## Text under study
= Beginning of Section =

Climate change, however, presents diminishing returns on crop yields. A 2 degree increase in global temperatures stifles plant growth. Water becomes scarcer as increased heat leaves the Earth parched and aquifers empty. Deforestation of the world’s major sources of recycling carbon dioxide emissions — Brazil and the Congo — increases the acidity of the oceans and the solar overheating of our atmosphere. Future wars will still be fought over religion or politics, but more global conflicts will arise over drinking water and its access.
The world’s human population increases by 90 million people every year, according to the World Health Organization. To feed these masses, the normal societal response is to increase fertilizers to grow more crops. Increased phosphates leach into our oceans and destroy our coral reefs. The fish population around shorelines decreases. Also, to increase green harvests we traditionally increase insecticides.
Pumping more petroleum-based insecticides into our atmosphere will pollute our drinking water, contaminate our poultry and meats and turn our breathable air into filtered or unfiltered commodities.
We have had GMO crops for decades. Baron Goto, former chancellor of the East-West Center, developed the “miracle” rice of Asia, which resulted in bountiful yields of rice for the growing populations around the Pacific.

= End of Section =

## Dataset content

= Beginning of Section =

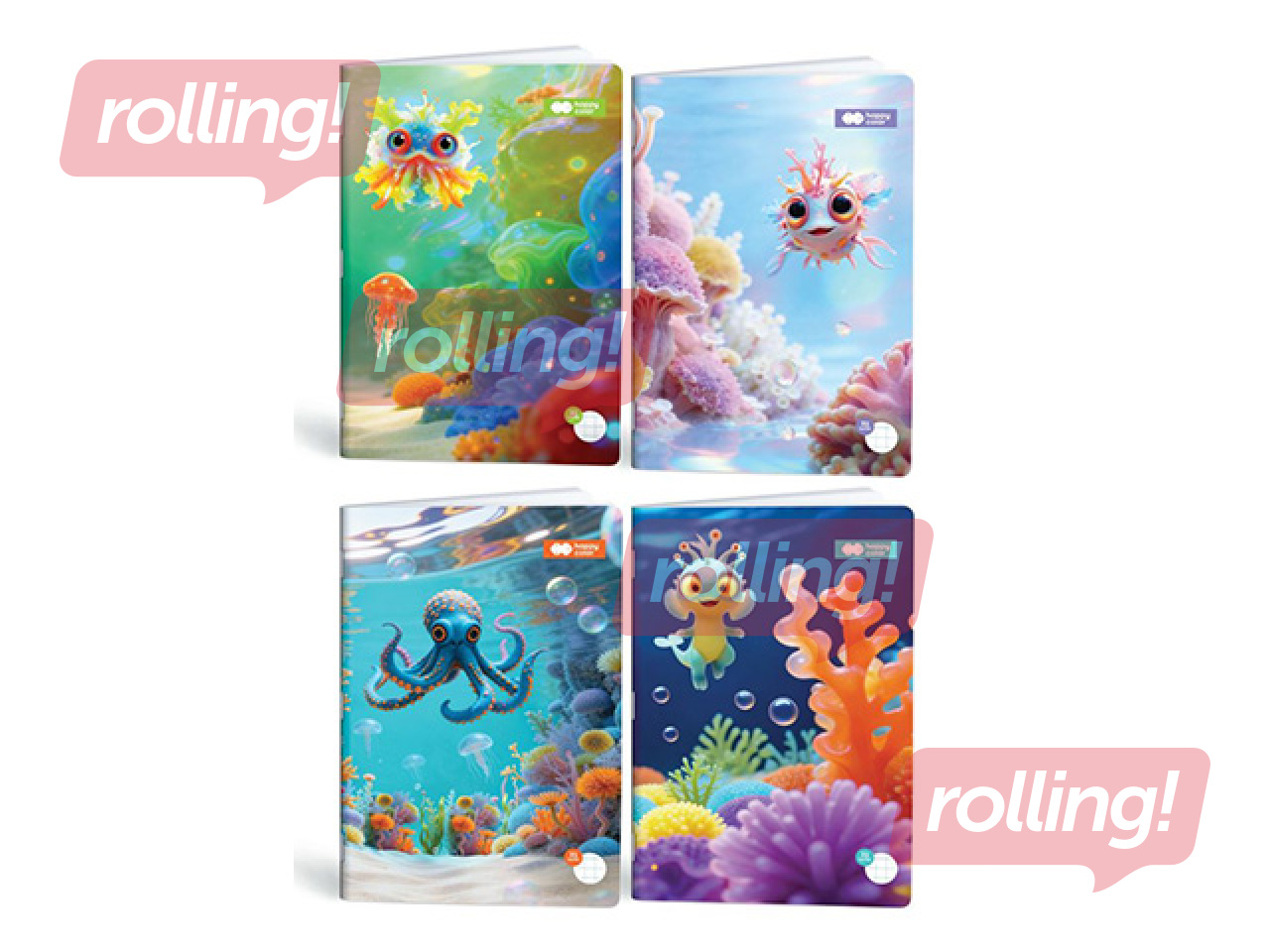 Klade Aqua Cuties, rūtiņu, A5, 32 lapas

= End of Section =

Copy the full passage on climate change, feeding a growing population, and GMO crops, word for word.

Climate change, however, presents diminishing returns on crop yields. A 2 degree increase in global temperatures stifles plant growth. Water becomes scarcer as increased heat leaves the Earth parched and aquifers empty. Deforestation of the world’s major sources of recycling carbon dioxide emissions — Brazil and the Congo — increases the acidity of the oceans and the solar overheating of our atmosphere. Future wars will still be fought over religion or politics, but more global conflicts will arise over drinking water and its access.
The world’s human population increases by 90 million people every year, according to the World Health Organization. To feed these masses, the normal societal response is to increase fertilizers to grow more crops. Increased phosphates leach into our oceans and destroy our coral reefs. The fish population around shorelines decreases. Also, to increase green harvests we traditionally increase insecticides.
Pumping more petroleum-based insecticides into our atmosphere will pollute our drinking water, contaminate our poultry and meats and turn our breathable air into filtered or unfiltered commodities.
We have had GMO crops for decades. Baron Goto, former chancellor of the East-West Center, developed the “miracle” rice of Asia, which resulted in bountiful yields of rice for the growing populations around the Pacific.